Kardiochirurga Mirosława G. sąd uniewinnił z oskarżenia o spowodowanie śmierci pacjenta. Sąd Najwyższy z kolei uznał, że ułaskawienie Mariusza Kamińskiego przez prezydenta Dudę było niezgodne z prawem. Te dwa wyroki w sprawach dla PiS prestiżowych pokazują jak pojmowanie przez tę partię prawa ma się do jego rzeczywistego brzmienia.

Mariusz Kamiński. wikimedia commons/Jarosław Roland Kruk

Zbigniew Ziobro ponad 10 lat temu mówił o doktorze G., że „ten pan już nigdy nikogo życia nie pozbawi”. Do tego prokuratura dołączyła wątek handlu organami, gigantycznych łapówek i znęcania się nad pracownikami. W ciągu wielu lat dr. G. został z tych zarzutów oczyszczony w sądach. Do dziś trwa jeszcze kilka z nich, w tym oskarżający kardiochirurga o „nieumyślne narażenie jednego z pacjentów na utratę życia i nieumyślne spowodowanie jego śmierci”

Dziś w Sądzie Rejonowym zapadł wyrok w tym toczącym się od 2012 roku procesie. Lekarza oskarżono, o to że w sercu pacjenta, którego operował, pozostawił wacik. Sąd orzekł, że lekarz jest niewinny. Wyrok jest nieprawomocny.

O wiele donioślejszy jest kolejny z dzisiejszych werdyktów. Zapadł on w Sądzie Najwyższym i dotyczył ułaskawienia przez Andrzeja Dudę Mariusza Kamińskiego, który dzięki temu mógł zostać ministrem.

Chodziło o to, że Kamiński w marcu 2015 r. został wraz z Maciejem Wąsikiem skazany w I instancji na trzy lata więzienia za „przekroczenie uprawnień i nielegalne działania operacyjne CBA”. Po dwa i pół roku dostali dwaj inni byli szefowie CBA. Po odwołaniu się wszystkich skazanych, zanim sądy rozpatrzyły sprawę, w listopadzie 2015 r.
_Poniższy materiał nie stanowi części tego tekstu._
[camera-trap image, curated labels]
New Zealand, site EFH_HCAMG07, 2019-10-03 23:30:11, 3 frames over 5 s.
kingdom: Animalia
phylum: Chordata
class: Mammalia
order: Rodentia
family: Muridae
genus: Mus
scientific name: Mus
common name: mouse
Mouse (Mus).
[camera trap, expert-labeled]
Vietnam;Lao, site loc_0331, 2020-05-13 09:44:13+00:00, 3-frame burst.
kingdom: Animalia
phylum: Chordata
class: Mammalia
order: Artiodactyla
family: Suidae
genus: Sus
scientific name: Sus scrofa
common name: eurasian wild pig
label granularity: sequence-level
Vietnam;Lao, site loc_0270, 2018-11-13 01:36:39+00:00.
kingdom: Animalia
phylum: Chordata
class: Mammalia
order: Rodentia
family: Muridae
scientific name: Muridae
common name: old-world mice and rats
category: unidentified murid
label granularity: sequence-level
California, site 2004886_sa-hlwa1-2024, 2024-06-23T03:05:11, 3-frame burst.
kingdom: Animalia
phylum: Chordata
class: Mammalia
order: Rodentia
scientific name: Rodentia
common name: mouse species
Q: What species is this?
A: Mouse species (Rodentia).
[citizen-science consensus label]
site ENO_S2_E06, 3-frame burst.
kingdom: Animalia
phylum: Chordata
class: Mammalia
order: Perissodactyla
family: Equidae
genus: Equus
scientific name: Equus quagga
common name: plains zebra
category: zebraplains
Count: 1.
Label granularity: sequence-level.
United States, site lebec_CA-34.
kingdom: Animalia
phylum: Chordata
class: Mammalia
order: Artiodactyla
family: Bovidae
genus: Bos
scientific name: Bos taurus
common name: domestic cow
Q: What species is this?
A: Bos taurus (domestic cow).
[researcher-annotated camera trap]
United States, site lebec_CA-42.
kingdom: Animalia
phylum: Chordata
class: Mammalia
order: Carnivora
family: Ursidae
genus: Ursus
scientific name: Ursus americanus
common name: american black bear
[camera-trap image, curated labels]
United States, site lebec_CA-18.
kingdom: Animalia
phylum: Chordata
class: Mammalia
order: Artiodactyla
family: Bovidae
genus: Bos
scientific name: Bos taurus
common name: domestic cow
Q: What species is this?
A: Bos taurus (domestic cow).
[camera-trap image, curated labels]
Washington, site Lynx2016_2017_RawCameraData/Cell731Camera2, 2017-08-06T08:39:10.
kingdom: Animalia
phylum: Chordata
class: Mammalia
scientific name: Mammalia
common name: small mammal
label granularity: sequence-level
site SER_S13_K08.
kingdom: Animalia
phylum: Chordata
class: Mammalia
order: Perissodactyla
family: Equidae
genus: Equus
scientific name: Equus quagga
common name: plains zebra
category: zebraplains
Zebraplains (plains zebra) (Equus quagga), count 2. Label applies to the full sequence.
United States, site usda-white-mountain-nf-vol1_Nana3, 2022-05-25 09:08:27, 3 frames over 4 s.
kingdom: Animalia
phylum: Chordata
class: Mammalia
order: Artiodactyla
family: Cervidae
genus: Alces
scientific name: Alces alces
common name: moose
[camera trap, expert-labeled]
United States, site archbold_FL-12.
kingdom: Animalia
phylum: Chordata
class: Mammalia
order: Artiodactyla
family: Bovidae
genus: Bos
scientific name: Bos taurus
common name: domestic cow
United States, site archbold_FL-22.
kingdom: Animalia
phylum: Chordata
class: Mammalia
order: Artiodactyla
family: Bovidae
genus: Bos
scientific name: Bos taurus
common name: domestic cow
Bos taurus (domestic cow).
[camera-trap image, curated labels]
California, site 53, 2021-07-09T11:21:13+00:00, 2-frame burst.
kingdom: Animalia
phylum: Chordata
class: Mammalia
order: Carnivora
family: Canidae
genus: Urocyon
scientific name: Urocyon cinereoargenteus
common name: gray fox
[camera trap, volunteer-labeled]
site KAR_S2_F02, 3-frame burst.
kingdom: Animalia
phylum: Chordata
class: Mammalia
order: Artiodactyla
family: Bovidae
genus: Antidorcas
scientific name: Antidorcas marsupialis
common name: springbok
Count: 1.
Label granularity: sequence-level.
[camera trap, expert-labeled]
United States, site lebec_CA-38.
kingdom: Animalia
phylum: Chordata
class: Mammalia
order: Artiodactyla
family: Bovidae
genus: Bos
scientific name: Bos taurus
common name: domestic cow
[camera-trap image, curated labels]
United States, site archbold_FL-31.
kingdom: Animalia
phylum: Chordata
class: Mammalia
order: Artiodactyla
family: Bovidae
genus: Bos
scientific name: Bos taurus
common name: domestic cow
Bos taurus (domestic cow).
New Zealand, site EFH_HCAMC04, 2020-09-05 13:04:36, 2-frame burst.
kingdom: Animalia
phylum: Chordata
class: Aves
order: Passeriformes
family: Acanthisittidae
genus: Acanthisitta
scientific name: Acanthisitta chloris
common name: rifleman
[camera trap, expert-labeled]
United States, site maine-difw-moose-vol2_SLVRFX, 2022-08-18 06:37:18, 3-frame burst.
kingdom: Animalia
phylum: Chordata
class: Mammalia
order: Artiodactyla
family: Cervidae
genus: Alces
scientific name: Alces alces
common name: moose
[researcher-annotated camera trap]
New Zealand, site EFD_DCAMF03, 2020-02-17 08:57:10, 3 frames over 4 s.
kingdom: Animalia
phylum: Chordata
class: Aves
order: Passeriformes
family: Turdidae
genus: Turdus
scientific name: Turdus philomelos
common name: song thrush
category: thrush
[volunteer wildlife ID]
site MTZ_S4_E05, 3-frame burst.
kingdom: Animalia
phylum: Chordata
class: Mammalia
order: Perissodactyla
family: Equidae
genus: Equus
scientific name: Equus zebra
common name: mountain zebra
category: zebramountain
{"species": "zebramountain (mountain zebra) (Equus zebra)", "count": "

Andrzej Duda ułaskawił ich, co spowodowało umorzenie postępowań sądowych.

– Postanowiłem uwolnić wymiar sprawiedliwości od sprawy Mariusza Kamińskiego, która zawsze byłaby postrzegana jako polityczna” – powiedział wówczas prezydent.

Tuż po ułaskawieniu Mariusz Kamiński został ministrem koordynatorem służb specjalnych, a Wąsik – jego zastępcą.

Sprawa ułaskawienia kogoś, kto nie został skazany prawomocnym wyrokiem toczyła się w różnych sądach, aż wreszcie trafiła do Sądu Najwyższego.

– Prawo łaski, jako uprawnienie prezydenta Polski, określone w konstytucji, może być realizowane wyłącznie wobec osób, które zostały skazane prawomocnym wyrokiem – oznajmił dziś w imieniu Sądu Najwyższego sędzia Jarosław Matras.

– Prawo łaski wydane przed prawomocnym wyrokiem nie wywołuje skutków prawnych – dodał Matras.

Skoro tak, to Kamiński i Wąsik nie mogą – z racji bycia skazanymi w I instancji – zajmować stanowisk, które zajmują. Zwłaszcza, że skazując Kamińskiego w 2015 roku Sąd Rejonowy uznał, że dzisiejszy minister-koordynator „zaplanował i zorganizował operację specjalną, choć nie było do tego podstaw prawnych i faktycznych”, a kierowane przez niego CBA podżegało do korupcji.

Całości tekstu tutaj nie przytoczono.